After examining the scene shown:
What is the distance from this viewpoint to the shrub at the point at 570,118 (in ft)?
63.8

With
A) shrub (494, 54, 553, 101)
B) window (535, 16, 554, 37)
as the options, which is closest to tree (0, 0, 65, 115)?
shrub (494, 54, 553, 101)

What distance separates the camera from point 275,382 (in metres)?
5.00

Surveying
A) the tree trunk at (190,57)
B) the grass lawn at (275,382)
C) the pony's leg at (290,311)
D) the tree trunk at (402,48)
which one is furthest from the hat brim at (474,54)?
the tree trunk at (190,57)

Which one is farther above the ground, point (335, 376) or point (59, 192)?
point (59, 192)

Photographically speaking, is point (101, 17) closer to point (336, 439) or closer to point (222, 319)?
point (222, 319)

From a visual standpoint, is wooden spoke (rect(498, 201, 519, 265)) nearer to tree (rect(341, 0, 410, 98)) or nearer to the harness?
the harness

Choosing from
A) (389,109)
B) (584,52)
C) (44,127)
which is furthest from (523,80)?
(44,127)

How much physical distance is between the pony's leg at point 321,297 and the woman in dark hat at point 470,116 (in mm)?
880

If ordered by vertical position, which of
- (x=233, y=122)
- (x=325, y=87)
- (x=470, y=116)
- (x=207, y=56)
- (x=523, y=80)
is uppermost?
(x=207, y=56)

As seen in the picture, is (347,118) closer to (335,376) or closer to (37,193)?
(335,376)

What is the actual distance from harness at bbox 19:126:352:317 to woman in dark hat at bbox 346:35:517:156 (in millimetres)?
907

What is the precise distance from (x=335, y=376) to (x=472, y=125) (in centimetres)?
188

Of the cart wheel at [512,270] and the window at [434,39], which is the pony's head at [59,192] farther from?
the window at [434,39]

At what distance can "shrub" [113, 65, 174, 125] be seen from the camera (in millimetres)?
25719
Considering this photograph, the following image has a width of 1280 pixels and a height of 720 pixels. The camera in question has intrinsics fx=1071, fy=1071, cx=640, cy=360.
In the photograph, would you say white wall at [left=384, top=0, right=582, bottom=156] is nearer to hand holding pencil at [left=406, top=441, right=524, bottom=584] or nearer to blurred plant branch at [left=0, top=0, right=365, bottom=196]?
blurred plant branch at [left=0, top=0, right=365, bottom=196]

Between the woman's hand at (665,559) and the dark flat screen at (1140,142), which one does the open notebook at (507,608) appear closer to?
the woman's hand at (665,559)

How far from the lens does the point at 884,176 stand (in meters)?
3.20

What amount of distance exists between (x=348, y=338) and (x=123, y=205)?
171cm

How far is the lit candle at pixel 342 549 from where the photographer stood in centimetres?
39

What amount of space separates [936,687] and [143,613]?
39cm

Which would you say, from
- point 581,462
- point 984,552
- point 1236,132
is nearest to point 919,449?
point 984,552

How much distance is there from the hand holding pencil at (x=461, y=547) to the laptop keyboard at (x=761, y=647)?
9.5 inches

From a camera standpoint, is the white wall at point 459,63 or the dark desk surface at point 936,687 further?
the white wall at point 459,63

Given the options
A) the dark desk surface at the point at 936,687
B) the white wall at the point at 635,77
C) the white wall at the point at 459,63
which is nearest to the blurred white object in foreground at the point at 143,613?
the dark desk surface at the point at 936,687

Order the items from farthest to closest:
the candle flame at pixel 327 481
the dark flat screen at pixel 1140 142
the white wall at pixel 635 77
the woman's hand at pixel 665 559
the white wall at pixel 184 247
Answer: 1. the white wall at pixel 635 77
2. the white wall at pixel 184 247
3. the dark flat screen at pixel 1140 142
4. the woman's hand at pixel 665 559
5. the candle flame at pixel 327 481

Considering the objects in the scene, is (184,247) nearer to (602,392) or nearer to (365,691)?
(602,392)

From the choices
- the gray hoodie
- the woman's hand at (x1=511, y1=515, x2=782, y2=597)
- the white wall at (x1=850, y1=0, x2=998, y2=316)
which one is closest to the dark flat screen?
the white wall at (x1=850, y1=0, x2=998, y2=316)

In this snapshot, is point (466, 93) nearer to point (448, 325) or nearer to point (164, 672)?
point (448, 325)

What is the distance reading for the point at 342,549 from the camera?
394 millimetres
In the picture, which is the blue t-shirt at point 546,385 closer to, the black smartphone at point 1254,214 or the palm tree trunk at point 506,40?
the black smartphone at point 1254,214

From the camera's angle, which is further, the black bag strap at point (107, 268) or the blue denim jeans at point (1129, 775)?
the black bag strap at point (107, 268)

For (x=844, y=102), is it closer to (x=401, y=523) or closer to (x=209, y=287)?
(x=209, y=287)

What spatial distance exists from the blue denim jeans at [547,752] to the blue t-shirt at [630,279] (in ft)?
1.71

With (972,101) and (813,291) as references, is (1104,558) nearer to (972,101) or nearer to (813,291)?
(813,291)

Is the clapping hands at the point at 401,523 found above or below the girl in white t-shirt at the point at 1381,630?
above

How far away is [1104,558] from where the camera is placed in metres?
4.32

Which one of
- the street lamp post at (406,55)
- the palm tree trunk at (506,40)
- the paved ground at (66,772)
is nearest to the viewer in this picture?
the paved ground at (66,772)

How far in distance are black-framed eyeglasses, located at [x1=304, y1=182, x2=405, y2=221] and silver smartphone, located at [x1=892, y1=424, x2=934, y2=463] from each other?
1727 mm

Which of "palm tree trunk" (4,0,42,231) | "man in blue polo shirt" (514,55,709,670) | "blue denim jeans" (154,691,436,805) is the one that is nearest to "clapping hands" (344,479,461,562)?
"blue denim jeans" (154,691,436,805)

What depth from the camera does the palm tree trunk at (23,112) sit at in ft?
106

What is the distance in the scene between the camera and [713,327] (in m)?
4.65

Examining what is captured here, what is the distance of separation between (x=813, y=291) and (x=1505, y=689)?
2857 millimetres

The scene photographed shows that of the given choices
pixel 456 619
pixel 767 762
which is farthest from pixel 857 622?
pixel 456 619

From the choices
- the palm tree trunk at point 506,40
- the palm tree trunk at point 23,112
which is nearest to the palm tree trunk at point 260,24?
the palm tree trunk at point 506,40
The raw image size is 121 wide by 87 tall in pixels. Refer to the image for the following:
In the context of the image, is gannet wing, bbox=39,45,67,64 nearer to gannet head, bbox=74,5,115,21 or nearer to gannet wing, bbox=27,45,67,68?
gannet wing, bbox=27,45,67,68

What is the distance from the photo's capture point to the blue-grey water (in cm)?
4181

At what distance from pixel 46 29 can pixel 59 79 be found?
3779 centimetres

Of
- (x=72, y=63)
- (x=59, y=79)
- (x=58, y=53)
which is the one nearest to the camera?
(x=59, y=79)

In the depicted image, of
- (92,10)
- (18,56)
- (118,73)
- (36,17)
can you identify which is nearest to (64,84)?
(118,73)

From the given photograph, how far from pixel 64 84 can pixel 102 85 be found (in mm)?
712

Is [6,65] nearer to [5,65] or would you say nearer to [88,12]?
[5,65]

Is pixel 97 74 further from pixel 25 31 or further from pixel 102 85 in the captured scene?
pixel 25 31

::::::::::

*Objective*.
Render each line of the listing above as a JSON array of strings, one string per line, with blank lines omitted.

*Solution to this task*.
[
  "After examining the scene shown:",
  "What is the distance from this viewpoint to the shrub at the point at 570,118 (in ft)?",
  "63.8",
  "With",
  "A) shrub (494, 54, 553, 101)",
  "B) window (535, 16, 554, 37)",
  "as the options, which is closest to tree (0, 0, 65, 115)?",
  "shrub (494, 54, 553, 101)",
  "What distance separates the camera from point 275,382 (in metres)?",
  "5.00",
  "Surveying",
  "A) the tree trunk at (190,57)",
  "B) the grass lawn at (275,382)",
  "C) the pony's leg at (290,311)",
  "D) the tree trunk at (402,48)",
  "which one is furthest from the hat brim at (474,54)?",
  "the tree trunk at (190,57)",
  "Which one is farther above the ground, point (335, 376) or point (59, 192)?",
  "point (59, 192)",
  "Photographically speaking, is point (101, 17) closer to point (336, 439) or closer to point (222, 319)?",
  "point (222, 319)",
  "From a visual standpoint, is wooden spoke (rect(498, 201, 519, 265)) nearer to tree (rect(341, 0, 410, 98)) or nearer to the harness?",
  "the harness",
  "Choosing from",
  "A) (389,109)",
  "B) (584,52)",
  "C) (44,127)",
  "which is furthest from (523,80)?",
  "(44,127)",
  "How much physical distance is between the pony's leg at point 321,297 and the woman in dark hat at point 470,116 (in mm)?",
  "880",
  "If ordered by vertical position, which of",
  "- (x=233, y=122)",
  "- (x=325, y=87)",
  "- (x=470, y=116)",
  "- (x=207, y=56)",
  "- (x=523, y=80)",
  "is uppermost?",
  "(x=207, y=56)",
  "As seen in the picture, is (347,118) closer to (335,376) or closer to (37,193)?",
  "(335,376)",
  "What is the actual distance from harness at bbox 19:126:352:317 to woman in dark hat at bbox 346:35:517:156 (in millimetres)?",
  "907",
  "What is the precise distance from (x=335, y=376) to (x=472, y=125) (in centimetres)?",
  "188",
  "Of the cart wheel at [512,270] and the window at [434,39], which is the pony's head at [59,192] farther from?",
  "the window at [434,39]",
  "At what distance can \"shrub\" [113, 65, 174, 125] be seen from the camera (in millimetres)?",
  "25719",
  "Considering this photograph, the following image has a width of 1280 pixels and a height of 720 pixels. The camera in question has intrinsics fx=1071, fy=1071, cx=640, cy=360.",
  "In the photograph, would you say white wall at [left=384, top=0, right=582, bottom=156] is nearer to hand holding pencil at [left=406, top=441, right=524, bottom=584] or nearer to blurred plant branch at [left=0, top=0, right=365, bottom=196]?",
  "blurred plant branch at [left=0, top=0, right=365, bottom=196]",
  "Between the woman's hand at (665,559) and the dark flat screen at (1140,142), which one does the open notebook at (507,608) appear closer to?",
  "the woman's hand at (665,559)",
  "How far from the lens does the point at 884,176 stand (in meters)?",
  "3.20",
  "What amount of distance exists between (x=348, y=338) and (x=123, y=205)?",
  "171cm",
  "How far is the lit candle at pixel 342 549 from where the photographer stood in centimetres?",
  "39",
  "What amount of space separates [936,687] and [143,613]?",
  "39cm",
  "Which would you say, from",
  "- point 581,462",
  "- point 984,552",
  "- point 1236,132",
  "is nearest to point 919,449?",
  "point 984,552",
  "How much distance is there from the hand holding pencil at (x=461, y=547) to the laptop keyboard at (x=761, y=647)?",
  "9.5 inches",
  "From a camera standpoint, is the white wall at point 459,63 or the dark desk surface at point 936,687 further?",
  "the white wall at point 459,63",
  "Given the options",
  "A) the dark desk surface at the point at 936,687",
  "B) the white wall at the point at 635,77",
  "C) the white wall at the point at 459,63",
  "which is nearest to the blurred white object in foreground at the point at 143,613?",
  "the dark desk surface at the point at 936,687",
  "Order the items from farthest to closest:",
  "the candle flame at pixel 327 481",
  "the dark flat screen at pixel 1140 142",
  "the white wall at pixel 635 77",
  "the woman's hand at pixel 665 559",
  "the white wall at pixel 184 247",
  "Answer: 1. the white wall at pixel 635 77",
  "2. the white wall at pixel 184 247",
  "3. the dark flat screen at pixel 1140 142",
  "4. the woman's hand at pixel 665 559",
  "5. the candle flame at pixel 327 481",
  "Considering the objects in the scene, is (184,247) nearer to (602,392) or nearer to (365,691)?",
  "(602,392)",
  "From the choices",
  "- the gray hoodie",
  "- the woman's hand at (x1=511, y1=515, x2=782, y2=597)",
  "- the white wall at (x1=850, y1=0, x2=998, y2=316)",
  "which one is closest to the dark flat screen?",
  "the white wall at (x1=850, y1=0, x2=998, y2=316)",
  "In this snapshot, is point (466, 93) nearer to point (448, 325) or nearer to point (164, 672)?",
  "point (448, 325)",
  "What is the distance reading for the point at 342,549 from the camera?",
  "394 millimetres",
  "In the picture, which is the blue t-shirt at point 546,385 closer to, the black smartphone at point 1254,214 or the palm tree trunk at point 506,40?",
  "the black smartphone at point 1254,214",
  "From the camera's angle, which is further, the black bag strap at point (107, 268) or the blue denim jeans at point (1129, 775)?",
  "the black bag strap at point (107, 268)",
  "For (x=844, y=102), is it closer to (x=401, y=523) or closer to (x=209, y=287)?",
  "(x=209, y=287)",
  "What spatial distance exists from the blue denim jeans at [547,752] to the blue t-shirt at [630,279] (in ft)?",
  "1.71",
  "With (972,101) and (813,291) as references, is (1104,558) nearer to (972,101) or nearer to (813,291)?",
  "(813,291)",
  "Is the clapping hands at the point at 401,523 found above or below the girl in white t-shirt at the point at 1381,630?",
  "above",
  "How far away is [1104,558] from where the camera is placed in metres?",
  "4.32",
  "Which one of",
  "- the street lamp post at (406,55)",
  "- the palm tree trunk at (506,40)",
  "- the paved ground at (66,772)",
  "is nearest to the viewer in this picture?",
  "the paved ground at (66,772)",
  "How far in distance are black-framed eyeglasses, located at [x1=304, y1=182, x2=405, y2=221] and silver smartphone, located at [x1=892, y1=424, x2=934, y2=463] from each other?",
  "1727 mm",
  "Which of \"palm tree trunk\" (4,0,42,231) | \"man in blue polo shirt\" (514,55,709,670) | \"blue denim jeans\" (154,691,436,805) is the one that is nearest to \"clapping hands\" (344,479,461,562)?",
  "\"blue denim jeans\" (154,691,436,805)",
  "What depth from the camera does the palm tree trunk at (23,112) sit at in ft?",
  "106",
  "What is the distance in the scene between the camera and [713,327] (in m)?",
  "4.65",
  "Examining what is captured here, what is the distance of separation between (x=813, y=291) and (x=1505, y=689)?",
  "2857 millimetres",
  "The scene photographed shows that of the given choices",
  "pixel 456 619",
  "pixel 767 762",
  "which is farthest from pixel 857 622?",
  "pixel 456 619",
  "From the choices",
  "- the palm tree trunk at point 506,40",
  "- the palm tree trunk at point 23,112",
  "which is nearest to the palm tree trunk at point 260,24?",
  "the palm tree trunk at point 506,40",
  "The raw image size is 121 wide by 87 tall in pixels. Refer to the image for the following:",
  "In the context of the image, is gannet wing, bbox=39,45,67,64 nearer to gannet head, bbox=74,5,115,21 or nearer to gannet wing, bbox=27,45,67,68?",
  "gannet wing, bbox=27,45,67,68",
  "What is the distance from the photo's capture point to the blue-grey water (in cm)?",
  "4181",
  "At what distance from pixel 46 29 can pixel 59 79 be found?",
  "3779 centimetres",
  "Of",
  "- (x=72, y=63)",
  "- (x=59, y=79)",
  "- (x=58, y=53)",
  "which is the one nearest to the camera?",
  "(x=59, y=79)",
  "In the depicted image, of",
  "- (92,10)",
  "- (18,56)",
  "- (118,73)",
  "- (36,17)",
  "can you identify which is nearest to (64,84)?",
  "(118,73)",
  "From the given photograph, how far from pixel 64 84 can pixel 102 85 be found (in mm)?",
  "712",
  "Is [6,65] nearer to [5,65] or would you say nearer to [88,12]?",
  "[5,65]",
  "Is pixel 97 74 further from pixel 25 31 or further from pixel 102 85 in the captured scene?",
  "pixel 25 31"
]